◆ **Problem to work on**: Reproduce the text of each of the records below word for word, omitting the pictures.
*** Begin section ***
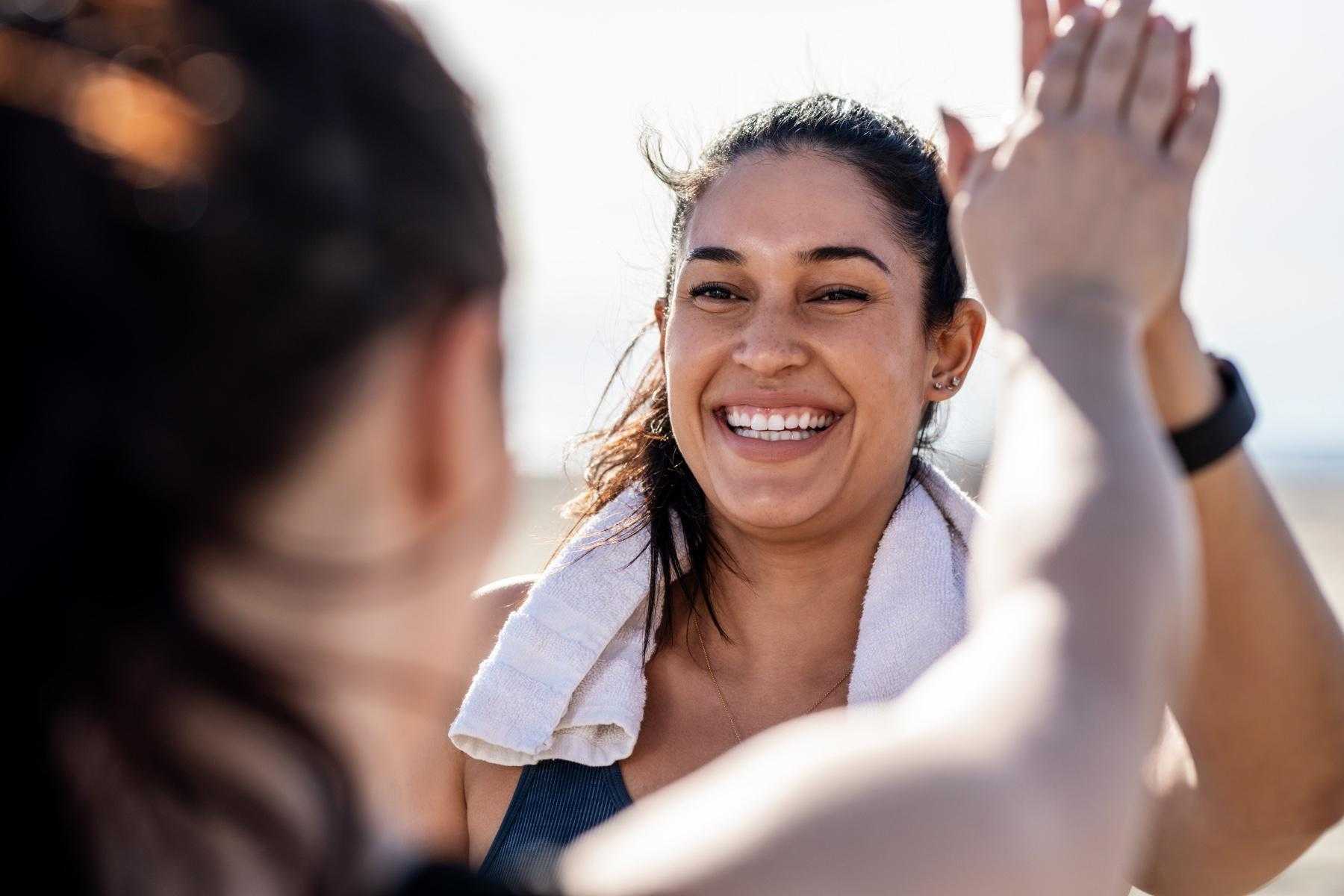 close-up of woman outside high-fiving another woman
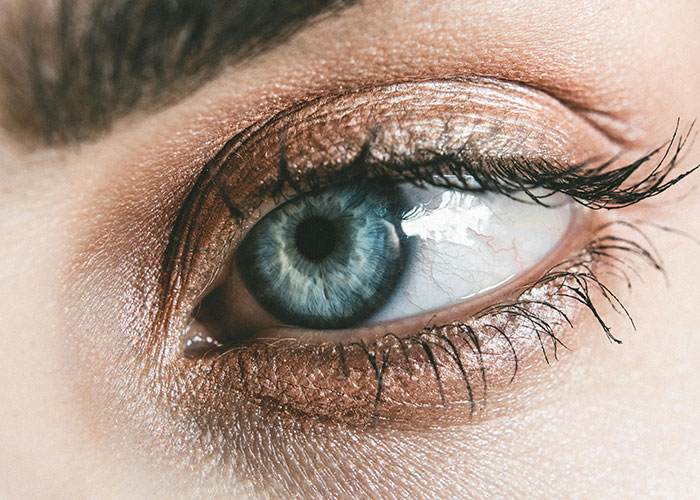 Close-up of a woman's eye with shimmering eyeshadow, showcasing beauty tips for enhancing eye makeup.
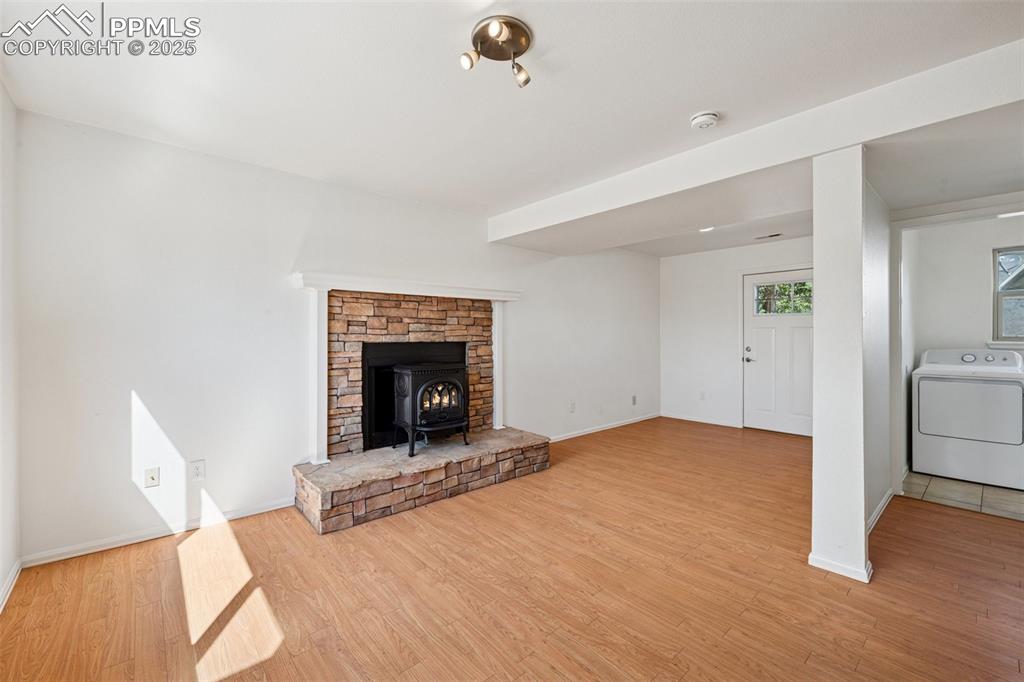 Image 18 of 35: Unfurnished living room featuring washer / dryer, light wood-style flooring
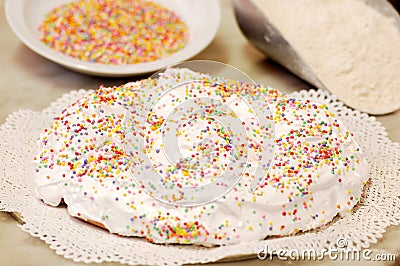 The ciaramicola is a typical Umbrian Easter cake; it is a donut-shaped cake, red in color with white icing and colored topping spr Stock Photo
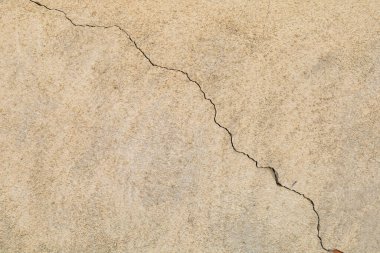 Binanın alçısında bir çatlak. Arkaplan ya da fon. Tasarım için boşluk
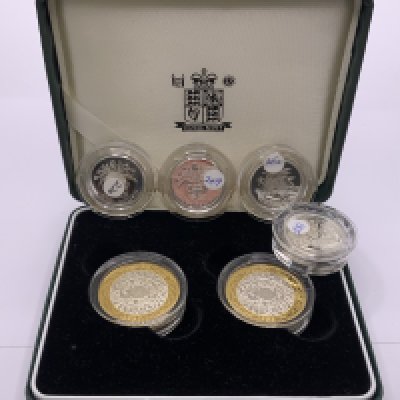 4 Sterling silver &pound;1 coins together with a cased pair of 1997-1998 UK silver proof &pound;2 coins. (A)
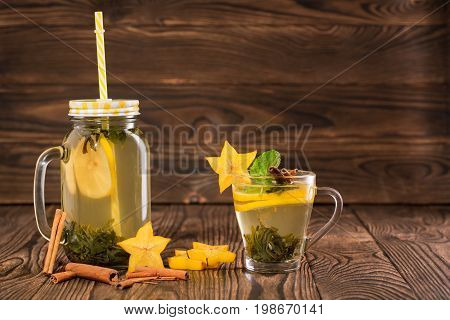 Composition of mason jar of lemon tea with yellow straw and a cup of green tea with mint and tropical carambola on a light wooden background. Healthy homemade tea with cinnamon and fruits. Copy space.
*** End section ***
◆ **Written response**:
 close-up of woman outside high-fiving another woman
 Close-up of a woman's eye with shimmering eyeshadow, showcasing beauty tips for enhancing eye makeup.
 Image 18 of 35: Unfurnished living room featuring washer / dryer, light wood-style flooring
 The ciaramicola is a typical Umbrian Easter cake; it is a donut-shaped cake, red in color with white icing and colored topping spr Stock Photo
 Binanın alçısında bir çatlak. Arkaplan ya da fon. Tasarım için boşluk
 4 Sterling silver &pound;1 coins together with a cased pair of 1997-1998 UK silver proof &pound;2 coins. (A)
 Composition of mason jar of lemon tea with yellow straw and a cup of green tea with mint and tropical carambola on a light wooden background. Healthy homemade tea with cinnamon and fruits. Copy space.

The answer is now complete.